Data extracts →
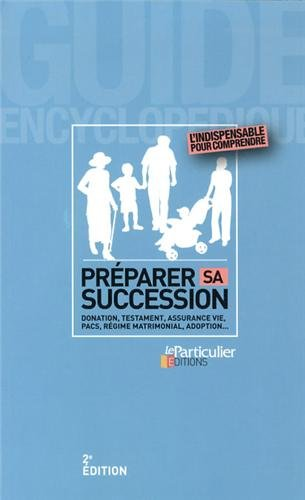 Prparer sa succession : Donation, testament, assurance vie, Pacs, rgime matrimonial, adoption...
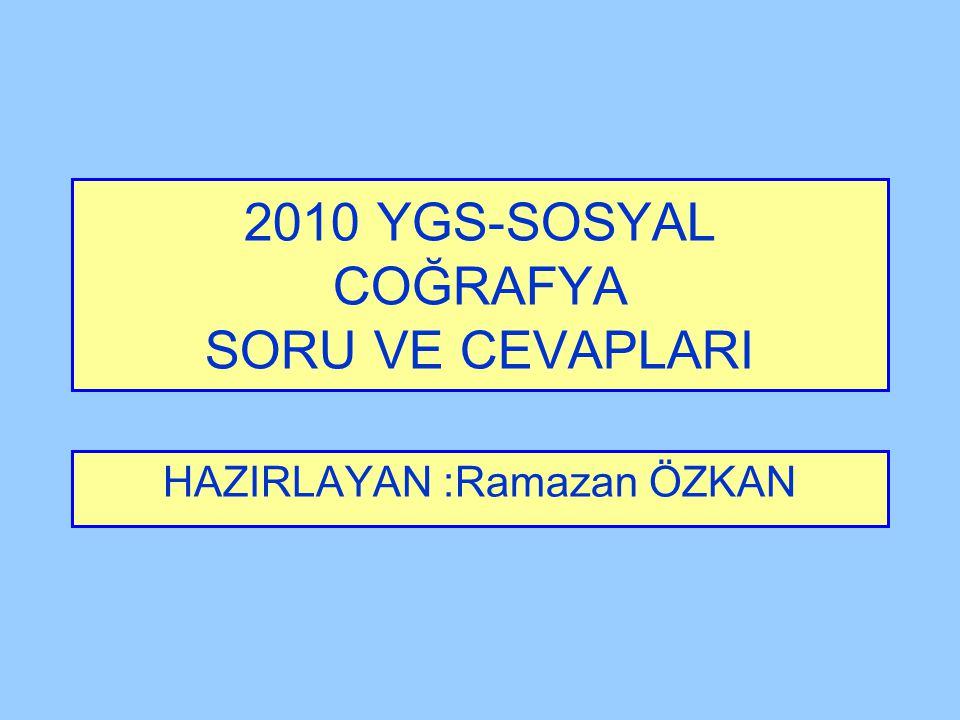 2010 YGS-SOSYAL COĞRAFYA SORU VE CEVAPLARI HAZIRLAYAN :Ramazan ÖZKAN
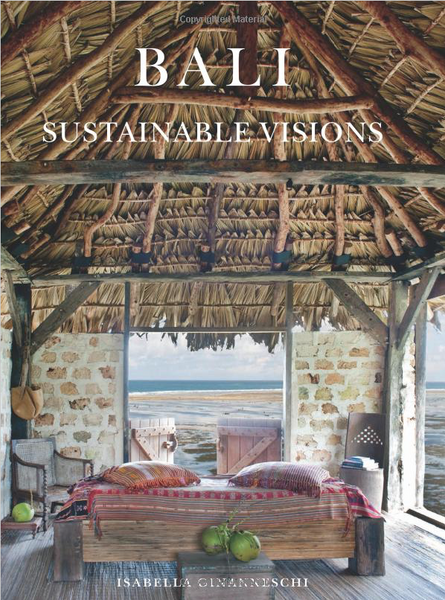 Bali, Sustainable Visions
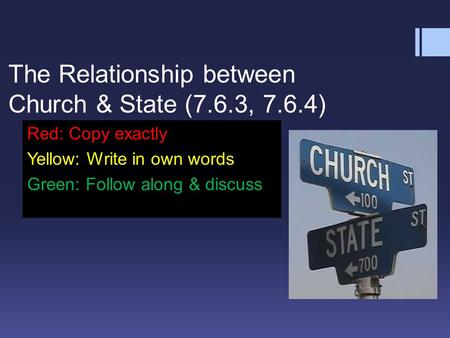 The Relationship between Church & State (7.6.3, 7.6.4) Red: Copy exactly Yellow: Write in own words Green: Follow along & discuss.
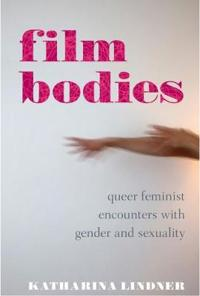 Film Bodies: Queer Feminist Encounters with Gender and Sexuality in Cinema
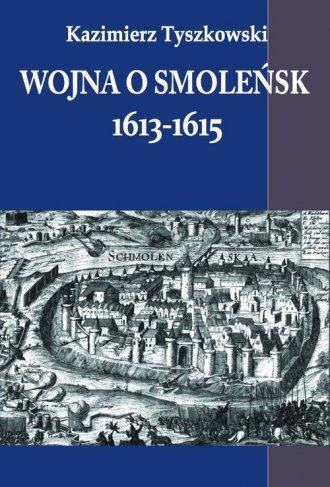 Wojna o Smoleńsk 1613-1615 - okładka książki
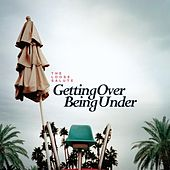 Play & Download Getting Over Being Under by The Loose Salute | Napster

---

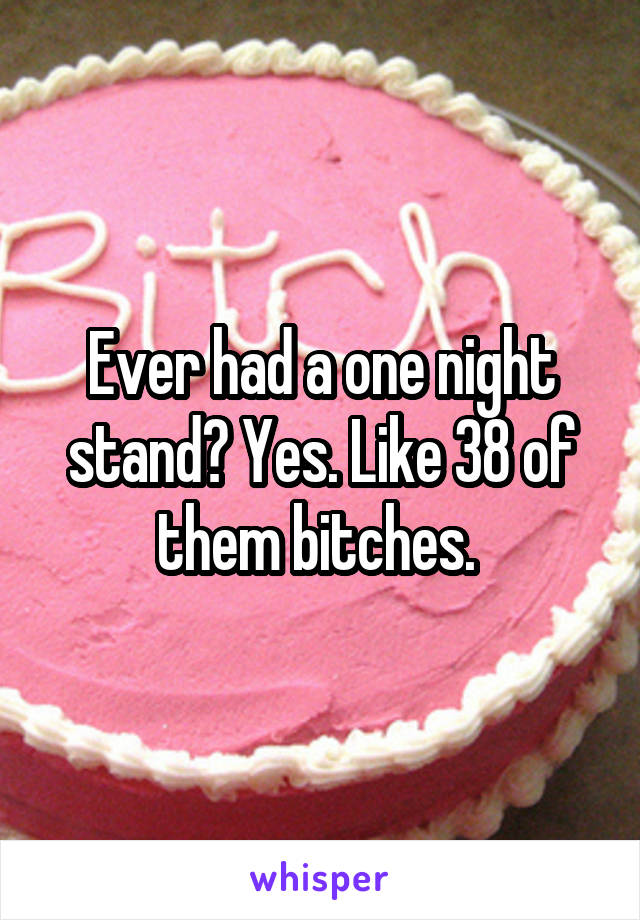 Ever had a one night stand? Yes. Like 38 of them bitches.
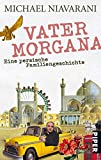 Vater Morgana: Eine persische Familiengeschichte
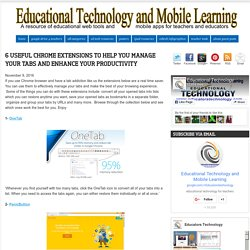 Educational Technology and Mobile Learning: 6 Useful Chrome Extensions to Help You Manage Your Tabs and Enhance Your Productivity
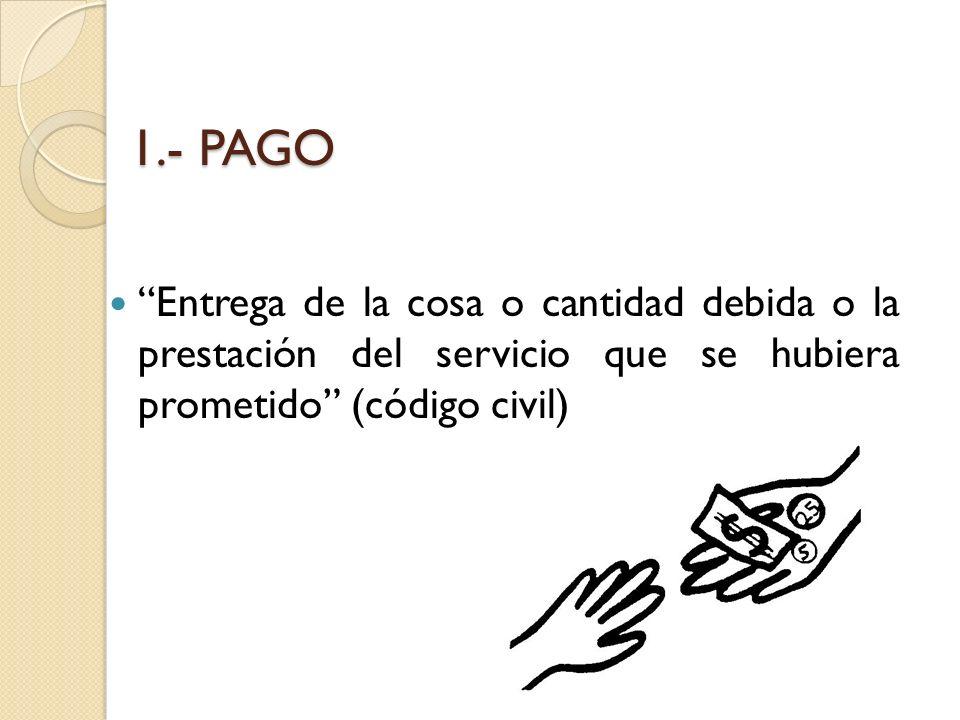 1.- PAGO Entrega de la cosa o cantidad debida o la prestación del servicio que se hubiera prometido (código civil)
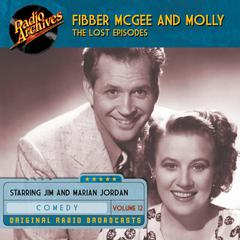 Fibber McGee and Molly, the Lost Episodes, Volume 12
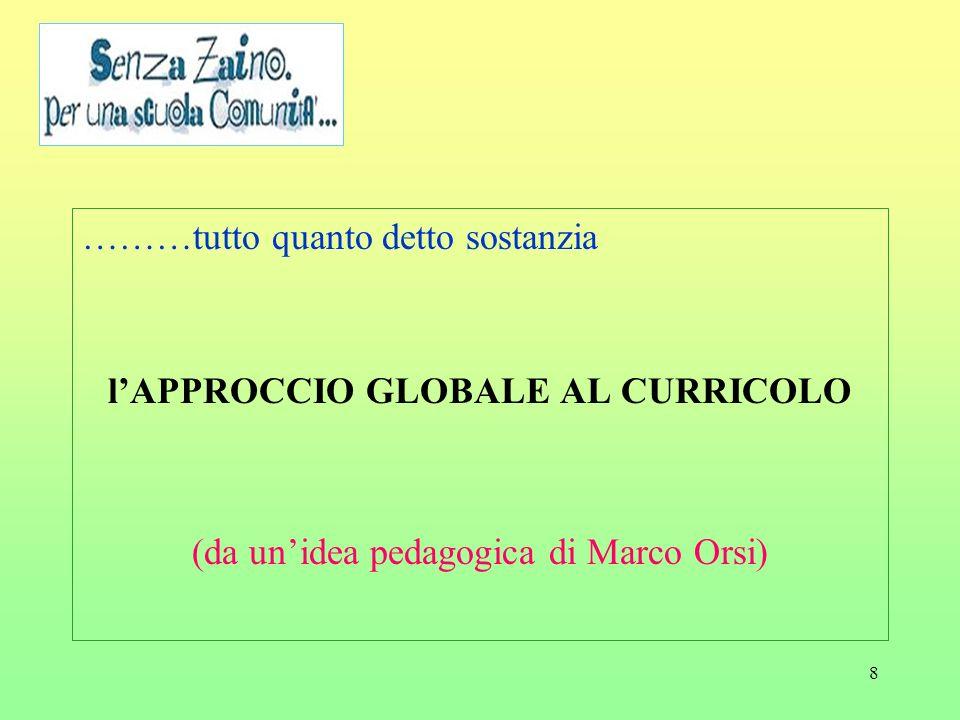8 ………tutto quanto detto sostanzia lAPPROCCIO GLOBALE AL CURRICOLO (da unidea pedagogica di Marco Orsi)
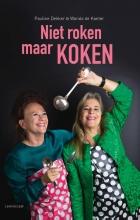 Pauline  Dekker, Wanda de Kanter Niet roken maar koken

Task objective → Above are entries with pictures among them. Write out exactly the lines from the one containing "Film Bodies: Queer" through the one containing "Play & Download", ends included, and leave those pictures out.

The answer →
 Film Bodies: Queer Feminist Encounters with Gender and Sexuality in Cinema
 Wojna o Smoleńsk 1613-1615 - okładka książki
 Play & Download Getting Over Being Under by The Loose Salute | Napster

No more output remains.